Modding OCTOPATH TRAVELER

So if you're my Patron, it's probably no surprise to you that I love dabbling into modding games and seeing how they work. Recently I finished playing through Octopath Traveler, and had a strong desire afterwards to see if the game could be modded. Particularly, I thought it would be super cool if I could somehow mod a custom boss battle into the game! This seemed like a long shot though, due to a few very big obstacles:



Nonetheless, in the end, I gave it a try and succeeded, so I wanted to share an overview of the journey I took. I think it's pretty interesting to explore the process of how you might figure something like this out only with some research, reverse-engineering, and intuition.


Start of the Journey

So step one was to see what I was working with – looking into the game's directory and seeing what files were in there. If you're lucky, some games might just have all the files sitting there in plain day... raw image files, text files, etc, that you can just freely edit to your heart's content. That is rare, and is definitely not the case here. There wasn't much... the only files of interest was the EXE file for the game, and a single 3 GB large compressed file presumably containing all of the game's resources, assets, and data. The file extension of this compressed file was *.pak.


So off to Google to find out if there's any known way to get the data out of a pak file. After a quick search, it appears Unreal Engine comes with a command line utility called UnrealPak, which is responsible for creating the pak files... but also has the ability to reverse the process and extract the files back out of a pak. That is, as long as a key (aka: password) was not provided when the pak was created, otherwise you need to know what the key was to unpack it. Luckily, supposedly encrypting your pak with a key increases loading times, so many developers omit the key to increase responsiveness of their game -- Octopath Traveler's was not keyed.

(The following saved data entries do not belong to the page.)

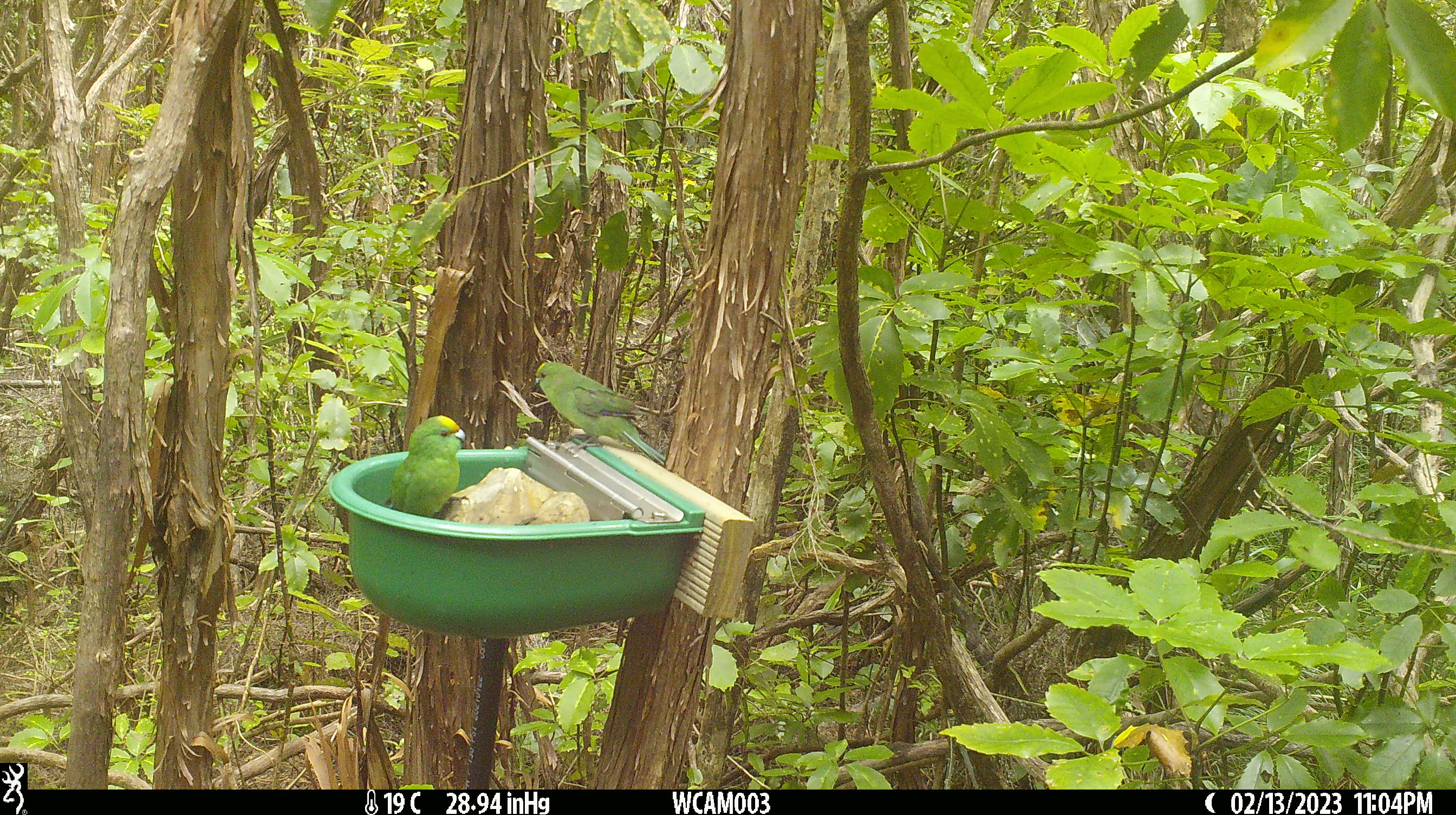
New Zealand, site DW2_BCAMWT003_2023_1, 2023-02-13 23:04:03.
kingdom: Animalia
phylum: Chordata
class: Aves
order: Psittaciformes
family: Psittaculidae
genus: Cyanoramphus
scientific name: Cyanoramphus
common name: parakeet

I installed Unreal Engine, ran UnrealPak on the pak file, and progress! I got thousands upon thousands of files exported out of that thing. Only problem, they still weren't in any recognizable format that I knew how to work with. All of the extracted files were proprietary UE4 binary files, most with the extension *.uasset or *.uexp.



Texture Swapping

Of course, off to Google again to research these new filetypes. The results are pretty grim... these types of files are the output that Unreal Engine produces when you compile and cook your project for release. This is a one way process, there doesn't really seem to be any way to reverse the process and get the original files back out. These binary files are not designed to be edited, and people online gave the impression that trying to edit them is a fools errand. Nor does there appear to be any documentation anywhere about how these files are internally structured.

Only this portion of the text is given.